Having tentatively done the 5k Parkrun in Clapham Common in London, then tried the Cardiff version in Sophia Gardens, he says his confidence and his ambition started to grow.

“My goal during lockdown was to do a Parkrun and actually finish the run before the organisers were packing up.  At first it seemed everyone was clearing off to go home by the time I finished!

Knee Plea

“But I gradually became fitter as lockdown went on and I got my time down from 43 minutes to 31 minutes and 45 seconds.

“For a big guy – I’m still 19 stones, although I was 21 stones when I started lockdown – that’s not too bad. I’m never going to have a shape like Usain Bolt, but I just kept running, ran around the streets, kept doing my workouts and really started to enjoy myself.”

Inevitably, perhaps, something had to give as his body got used to unfamiliar demands. It turned out to be his knees, which meant a rapid reduction on pounding the tarmac quite so often and the introduction of the static bike.

“I love it on the bike. You can really work up a good sweat and you don’t feel as though your knees are just about to ping.”

The only setbacks to the home gym regime so far appear to have been when a stray resistance band whacked him in the face, giving him a black eye and something to talk about to his listeners.
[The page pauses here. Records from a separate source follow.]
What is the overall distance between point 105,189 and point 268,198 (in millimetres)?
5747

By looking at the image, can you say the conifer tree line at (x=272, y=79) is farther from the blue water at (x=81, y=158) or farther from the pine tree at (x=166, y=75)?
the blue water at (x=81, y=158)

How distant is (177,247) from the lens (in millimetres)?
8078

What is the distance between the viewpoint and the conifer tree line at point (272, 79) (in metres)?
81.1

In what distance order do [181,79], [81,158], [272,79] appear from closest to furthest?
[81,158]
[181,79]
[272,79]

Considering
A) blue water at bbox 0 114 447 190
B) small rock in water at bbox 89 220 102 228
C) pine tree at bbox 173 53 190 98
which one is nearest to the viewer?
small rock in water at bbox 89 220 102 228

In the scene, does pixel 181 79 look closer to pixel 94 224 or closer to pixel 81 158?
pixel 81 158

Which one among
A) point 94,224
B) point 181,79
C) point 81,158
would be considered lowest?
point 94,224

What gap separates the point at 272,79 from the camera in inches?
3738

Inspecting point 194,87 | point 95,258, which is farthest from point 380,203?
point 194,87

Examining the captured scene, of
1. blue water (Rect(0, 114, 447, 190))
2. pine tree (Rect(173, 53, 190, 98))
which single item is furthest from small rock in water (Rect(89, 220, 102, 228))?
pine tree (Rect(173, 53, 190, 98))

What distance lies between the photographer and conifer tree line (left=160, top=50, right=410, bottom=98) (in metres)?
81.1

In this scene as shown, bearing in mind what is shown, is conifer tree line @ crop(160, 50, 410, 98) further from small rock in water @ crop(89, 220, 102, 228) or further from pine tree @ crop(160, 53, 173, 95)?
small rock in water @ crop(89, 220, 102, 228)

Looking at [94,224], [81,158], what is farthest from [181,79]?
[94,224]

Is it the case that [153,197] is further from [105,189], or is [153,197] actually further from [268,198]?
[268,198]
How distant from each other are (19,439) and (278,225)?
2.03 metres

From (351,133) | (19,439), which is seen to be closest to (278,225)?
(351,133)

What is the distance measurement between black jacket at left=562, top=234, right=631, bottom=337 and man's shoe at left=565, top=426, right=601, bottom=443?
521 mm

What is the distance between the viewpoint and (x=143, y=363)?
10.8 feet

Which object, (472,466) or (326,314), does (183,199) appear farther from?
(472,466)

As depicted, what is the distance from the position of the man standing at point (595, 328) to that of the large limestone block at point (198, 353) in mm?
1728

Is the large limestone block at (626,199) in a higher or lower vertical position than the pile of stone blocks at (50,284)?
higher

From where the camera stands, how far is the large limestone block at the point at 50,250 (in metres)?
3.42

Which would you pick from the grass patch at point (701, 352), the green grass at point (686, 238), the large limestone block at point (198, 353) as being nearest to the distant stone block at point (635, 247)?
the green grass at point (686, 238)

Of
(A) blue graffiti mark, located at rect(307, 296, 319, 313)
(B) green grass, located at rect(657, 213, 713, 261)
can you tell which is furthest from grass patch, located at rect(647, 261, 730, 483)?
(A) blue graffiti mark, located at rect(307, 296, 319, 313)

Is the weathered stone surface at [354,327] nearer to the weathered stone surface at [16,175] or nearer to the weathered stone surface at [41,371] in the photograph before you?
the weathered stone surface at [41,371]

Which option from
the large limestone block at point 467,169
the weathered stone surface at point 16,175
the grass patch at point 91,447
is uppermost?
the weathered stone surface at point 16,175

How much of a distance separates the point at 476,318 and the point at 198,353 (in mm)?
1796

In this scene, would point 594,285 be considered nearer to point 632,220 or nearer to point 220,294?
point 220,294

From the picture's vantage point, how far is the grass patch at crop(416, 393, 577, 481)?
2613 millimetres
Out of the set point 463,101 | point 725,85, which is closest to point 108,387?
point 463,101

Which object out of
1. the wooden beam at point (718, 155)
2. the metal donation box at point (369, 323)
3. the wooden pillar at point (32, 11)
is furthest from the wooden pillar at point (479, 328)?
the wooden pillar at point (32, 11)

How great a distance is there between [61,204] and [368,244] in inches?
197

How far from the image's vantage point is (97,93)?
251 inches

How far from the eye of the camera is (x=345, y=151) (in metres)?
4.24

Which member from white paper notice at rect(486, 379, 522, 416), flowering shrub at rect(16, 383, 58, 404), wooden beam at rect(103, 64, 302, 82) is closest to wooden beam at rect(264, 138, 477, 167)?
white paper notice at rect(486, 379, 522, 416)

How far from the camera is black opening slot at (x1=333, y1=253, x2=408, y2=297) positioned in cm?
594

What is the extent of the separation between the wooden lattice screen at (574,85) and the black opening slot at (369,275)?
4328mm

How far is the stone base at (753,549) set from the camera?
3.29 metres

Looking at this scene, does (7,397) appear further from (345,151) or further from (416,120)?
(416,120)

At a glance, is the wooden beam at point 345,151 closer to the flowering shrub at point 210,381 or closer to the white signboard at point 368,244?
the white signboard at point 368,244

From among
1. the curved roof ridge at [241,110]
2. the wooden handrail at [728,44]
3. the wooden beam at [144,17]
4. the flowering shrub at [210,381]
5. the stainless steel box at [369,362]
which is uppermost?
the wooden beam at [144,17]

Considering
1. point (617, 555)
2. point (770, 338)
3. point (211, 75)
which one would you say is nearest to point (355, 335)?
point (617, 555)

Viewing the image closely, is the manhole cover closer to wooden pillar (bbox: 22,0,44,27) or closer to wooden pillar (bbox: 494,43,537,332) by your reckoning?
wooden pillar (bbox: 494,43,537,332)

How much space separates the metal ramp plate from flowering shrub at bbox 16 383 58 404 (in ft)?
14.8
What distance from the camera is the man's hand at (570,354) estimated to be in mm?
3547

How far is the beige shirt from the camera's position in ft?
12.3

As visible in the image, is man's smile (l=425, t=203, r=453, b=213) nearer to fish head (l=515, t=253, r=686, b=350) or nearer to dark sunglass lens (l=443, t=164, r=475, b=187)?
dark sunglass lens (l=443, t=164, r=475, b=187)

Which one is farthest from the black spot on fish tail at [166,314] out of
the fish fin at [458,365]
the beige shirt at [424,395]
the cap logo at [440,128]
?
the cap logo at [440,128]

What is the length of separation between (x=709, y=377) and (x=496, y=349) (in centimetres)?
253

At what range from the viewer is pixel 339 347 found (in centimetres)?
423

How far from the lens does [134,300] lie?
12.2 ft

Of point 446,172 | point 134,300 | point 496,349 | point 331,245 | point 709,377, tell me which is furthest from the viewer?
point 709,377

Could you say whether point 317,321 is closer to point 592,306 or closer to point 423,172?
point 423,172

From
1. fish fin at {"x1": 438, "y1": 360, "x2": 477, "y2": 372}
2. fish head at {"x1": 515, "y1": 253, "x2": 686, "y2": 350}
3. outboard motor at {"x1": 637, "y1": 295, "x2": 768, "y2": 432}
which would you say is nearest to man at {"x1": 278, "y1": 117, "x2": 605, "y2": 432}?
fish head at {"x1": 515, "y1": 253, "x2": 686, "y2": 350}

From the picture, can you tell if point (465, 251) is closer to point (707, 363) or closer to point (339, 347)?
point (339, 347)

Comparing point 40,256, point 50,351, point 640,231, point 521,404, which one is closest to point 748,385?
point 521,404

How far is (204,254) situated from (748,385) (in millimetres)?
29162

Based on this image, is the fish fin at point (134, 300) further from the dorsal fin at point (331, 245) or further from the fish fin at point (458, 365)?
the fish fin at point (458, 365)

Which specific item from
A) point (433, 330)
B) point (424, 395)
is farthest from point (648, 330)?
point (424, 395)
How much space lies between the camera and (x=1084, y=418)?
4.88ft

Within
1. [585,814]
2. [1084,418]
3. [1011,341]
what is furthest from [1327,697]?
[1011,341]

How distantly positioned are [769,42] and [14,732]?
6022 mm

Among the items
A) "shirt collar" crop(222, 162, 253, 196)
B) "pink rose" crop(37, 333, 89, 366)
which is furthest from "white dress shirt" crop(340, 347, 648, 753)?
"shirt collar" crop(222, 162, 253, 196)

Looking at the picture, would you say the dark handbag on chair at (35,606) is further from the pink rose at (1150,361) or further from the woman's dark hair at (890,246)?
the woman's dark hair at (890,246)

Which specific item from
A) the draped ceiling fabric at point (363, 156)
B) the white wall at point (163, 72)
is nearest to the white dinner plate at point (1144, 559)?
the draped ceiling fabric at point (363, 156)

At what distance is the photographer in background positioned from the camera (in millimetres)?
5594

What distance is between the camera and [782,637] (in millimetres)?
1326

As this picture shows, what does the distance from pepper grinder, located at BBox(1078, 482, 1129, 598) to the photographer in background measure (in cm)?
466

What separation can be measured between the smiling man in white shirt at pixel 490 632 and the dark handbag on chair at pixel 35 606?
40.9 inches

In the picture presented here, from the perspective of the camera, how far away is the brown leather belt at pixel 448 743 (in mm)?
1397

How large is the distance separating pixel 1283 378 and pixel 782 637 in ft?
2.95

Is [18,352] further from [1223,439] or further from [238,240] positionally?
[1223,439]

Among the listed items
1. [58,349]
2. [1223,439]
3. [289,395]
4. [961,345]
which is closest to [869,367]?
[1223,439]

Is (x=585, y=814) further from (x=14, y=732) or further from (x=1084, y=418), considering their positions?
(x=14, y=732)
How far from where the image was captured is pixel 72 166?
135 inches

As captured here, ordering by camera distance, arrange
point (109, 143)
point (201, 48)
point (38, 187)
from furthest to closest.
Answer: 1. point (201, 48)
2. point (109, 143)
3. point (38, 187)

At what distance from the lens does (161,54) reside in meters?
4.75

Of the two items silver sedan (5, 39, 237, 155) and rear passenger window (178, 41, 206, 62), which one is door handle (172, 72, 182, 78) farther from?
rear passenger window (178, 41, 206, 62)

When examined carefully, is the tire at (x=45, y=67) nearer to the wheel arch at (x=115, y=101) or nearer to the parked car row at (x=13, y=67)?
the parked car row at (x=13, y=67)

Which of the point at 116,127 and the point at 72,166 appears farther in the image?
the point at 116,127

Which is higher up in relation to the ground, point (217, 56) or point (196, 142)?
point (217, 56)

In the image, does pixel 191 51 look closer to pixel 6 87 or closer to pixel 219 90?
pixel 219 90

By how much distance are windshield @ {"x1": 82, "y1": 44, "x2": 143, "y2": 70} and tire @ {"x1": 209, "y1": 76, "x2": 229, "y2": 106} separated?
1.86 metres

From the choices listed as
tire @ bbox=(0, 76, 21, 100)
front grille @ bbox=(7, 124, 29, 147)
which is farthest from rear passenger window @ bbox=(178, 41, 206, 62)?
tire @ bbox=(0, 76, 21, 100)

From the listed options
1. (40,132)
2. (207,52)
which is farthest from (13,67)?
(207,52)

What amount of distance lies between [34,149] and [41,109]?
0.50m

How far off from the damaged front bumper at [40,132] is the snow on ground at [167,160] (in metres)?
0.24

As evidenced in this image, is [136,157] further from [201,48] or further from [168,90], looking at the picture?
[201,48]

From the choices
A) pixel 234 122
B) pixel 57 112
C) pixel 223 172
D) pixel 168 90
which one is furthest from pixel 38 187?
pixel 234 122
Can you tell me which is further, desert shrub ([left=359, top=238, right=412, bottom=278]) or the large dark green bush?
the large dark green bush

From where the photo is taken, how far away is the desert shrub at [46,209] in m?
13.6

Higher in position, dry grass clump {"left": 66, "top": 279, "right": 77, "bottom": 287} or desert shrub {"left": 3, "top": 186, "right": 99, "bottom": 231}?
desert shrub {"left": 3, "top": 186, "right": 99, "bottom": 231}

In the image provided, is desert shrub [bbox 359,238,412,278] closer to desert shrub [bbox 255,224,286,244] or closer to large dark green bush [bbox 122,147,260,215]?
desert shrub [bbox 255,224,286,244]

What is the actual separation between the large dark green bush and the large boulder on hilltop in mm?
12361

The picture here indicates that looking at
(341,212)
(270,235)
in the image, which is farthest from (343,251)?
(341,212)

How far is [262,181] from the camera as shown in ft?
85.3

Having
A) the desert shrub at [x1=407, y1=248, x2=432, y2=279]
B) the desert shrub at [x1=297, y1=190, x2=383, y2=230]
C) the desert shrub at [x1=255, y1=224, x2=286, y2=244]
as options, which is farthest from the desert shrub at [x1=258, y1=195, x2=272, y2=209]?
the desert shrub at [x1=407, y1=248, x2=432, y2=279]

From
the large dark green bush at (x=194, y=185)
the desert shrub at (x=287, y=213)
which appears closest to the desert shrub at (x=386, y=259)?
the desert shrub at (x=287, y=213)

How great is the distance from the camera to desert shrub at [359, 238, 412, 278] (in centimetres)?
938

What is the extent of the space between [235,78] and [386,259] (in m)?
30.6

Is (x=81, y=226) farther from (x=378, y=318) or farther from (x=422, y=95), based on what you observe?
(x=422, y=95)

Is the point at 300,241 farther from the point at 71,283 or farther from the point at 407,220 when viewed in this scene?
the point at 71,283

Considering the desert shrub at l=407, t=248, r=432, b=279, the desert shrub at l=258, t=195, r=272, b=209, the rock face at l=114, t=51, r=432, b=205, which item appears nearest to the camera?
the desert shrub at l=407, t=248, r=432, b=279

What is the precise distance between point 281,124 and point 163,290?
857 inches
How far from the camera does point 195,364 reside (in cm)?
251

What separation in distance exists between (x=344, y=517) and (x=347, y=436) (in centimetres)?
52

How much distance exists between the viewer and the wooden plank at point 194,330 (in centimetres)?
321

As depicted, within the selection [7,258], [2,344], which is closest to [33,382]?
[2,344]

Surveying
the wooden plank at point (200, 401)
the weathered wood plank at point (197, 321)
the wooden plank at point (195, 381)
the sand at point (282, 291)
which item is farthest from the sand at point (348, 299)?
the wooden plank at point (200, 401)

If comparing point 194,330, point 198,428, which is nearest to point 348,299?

Male opera singers are not genuinely renowned for their trimness, but Wynne believes this has less to do with any real benefits from carrying spare pounds on stage and is far more about the lifestyle.

Mood Lifter

“It helps to have a big chest, a big cavity, to get the resonance in your voice, but we don’t need to be fat. Most are allowed to be fat, which is why they get away with it.

“I haven’t been able to do a concert for months, but I made 16 adverts in lockdown and I noticed the suit wasn’t as snug as it used to be. 

“Singing can be strenuous, but I really don’t know if being fitter is going to help. We’ll have to see. There was no greater opera singer than Pavarotti and he was hardly athletic.

“What being fitter has done is help my mood, undoubtedly. I’ve struggled with mental health in the past, I’ve been very open about that. But when I go to the gym, or run, that’s time for me – and that’s a really good thing to have, is time for yourself.”

He’s not often alone in the gym, though, as Taliesin likes to be on hand – even if it’s to prove he can now lift almost as much as the old man.

“My son has been on this amazing journey. He’s lost about 20 kilos and changed his size. He’s the one who’s inspired me and made me change my fitness and my diet.

Bear Faced Cheek

“He’s done amazingly well and he’s still inspiring me today. I have to try and make sure I can still lift 5 kilos more than him, but his nutrition is better than mine. I still like the odd glass of wine too much.”

For anyone hoping to improve their fitness and get more activity into their life, Wynne has some simple words of advice.

“It’s like taking up singing later in life, it can feel daunting. I’m not sporty in any shape or form, so I know it can feel daunting going into a gym.

“But people should just try being more physically active, walk instead of taking the car, go for strolls, build up to some gentle running, and remember that no-one is laughing at you. 

“I’m a big guy, but when I’m running I’m just trying to better myself and I make no apologies for that.

“The last Parkrun I did, someone overtook me dressed as a teddy bear. I wasn’t embarrassed. I didn’t care.

“I knew I was going to have a smug Saturday.”